▶ [CONSIGNE]
Recopiez sans rien modifier le passage de l'entretien ci-dessous qui s'ouvre sur les mots contenant « U.K.L.G. : À ce » et se termine par « sur les femmes. ».

U.K.L.G. : Ma mère avait toujours voulu écrire. Elle ne me l’a révélé qu’après ses débuts littéraires. Elle a attendu que nous, ses enfants, ayons quitté le domicile parental, et qu’elle n’ait plus de responsabilité pour toute autre personne que son mari. Chose très typique de sa génération. Elle était âgée d’une cinquantaine d’années quand elle a commencé à écrire – pour la jeunesse, comme le font souvent les femmes. Cela ne fait peur à personne, à commencer par elles. Et ma mère a donc publié quelques adorables petits livres pour enfants.

Elle désirait écrire des romans, en a rédigé une poignée, mais n’a jamais trouvé d’éditeur. On lui a toutefois demandé de rédiger la biographie d’Ishi. Mon père avait d’abord été sollicité, mais a décliné l’offre : son histoire, il l’avait vécue et ne voulait pas l’écrire. Il n’était pas du genre à vivre dans les souvenirs. Il a suggéré de faire appel à son épouse, une bonne auteure. Et c’est ce qui s’est passé. Le premier livre non jeunesse de ma mère est devenu un best-seller, chose merveilleuse pour elle. Elle était alors âgée de plus de soixante ans. Plus tard, j’ai reçu des lettres de gens disant qu’ils avaient lu Ishi et que ce livre les avait fait pleurer. Cela lui faisait énormément plaisir, elle disait que c’était là le but de ce livre.

Chose intéressante, ma mère et moi essayions d’être publiées presque au même moment.

 

T.P.R. : Ce sont des débuts inhabituels, pour vous comme pour elle.

U.K.L.G. : À ce jeu, elle m’a battu. Tant mieux ! J’ai publié tardivement, et j’étais lente. Une femme qui apprenait lentement. Mais j’ai publié moins tardivement que ma mère. J’adore raconter cette histoire car les gens – en particulier les femmes – doivent savoir qu’elles peuvent publier, même âgées. Ma mère avait compris qu’elle pouvait reporter son désir d’écrire, ce qui a choqué les féministes d’il y a vingt ou trente ans. J’ignore si cela choque encore quelqu’un. Mais beaucoup de gens ne mesurent pas à quel point la pression sociale était forte sur les femmes.

▶ [DONNÉES FOURNIES]
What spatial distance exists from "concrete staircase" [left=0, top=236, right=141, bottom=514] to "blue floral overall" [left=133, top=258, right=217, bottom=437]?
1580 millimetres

▶ [RÉSULTAT FINAL]
U.K.L.G. : À ce jeu, elle m’a battu. Tant mieux ! J’ai publié tardivement, et j’étais lente. Une femme qui apprenait lentement. Mais j’ai publié moins tardivement que ma mère. J’adore raconter cette histoire car les gens – en particulier les femmes – doivent savoir qu’elles peuvent publier, même âgées. Ma mère avait compris qu’elle pouvait reporter son désir d’écrire, ce qui a choqué les féministes d’il y a vingt ou trente ans. J’ignore si cela choque encore quelqu’un. Mais beaucoup de gens ne mesurent pas à quel point la pression sociale était forte sur les femmes.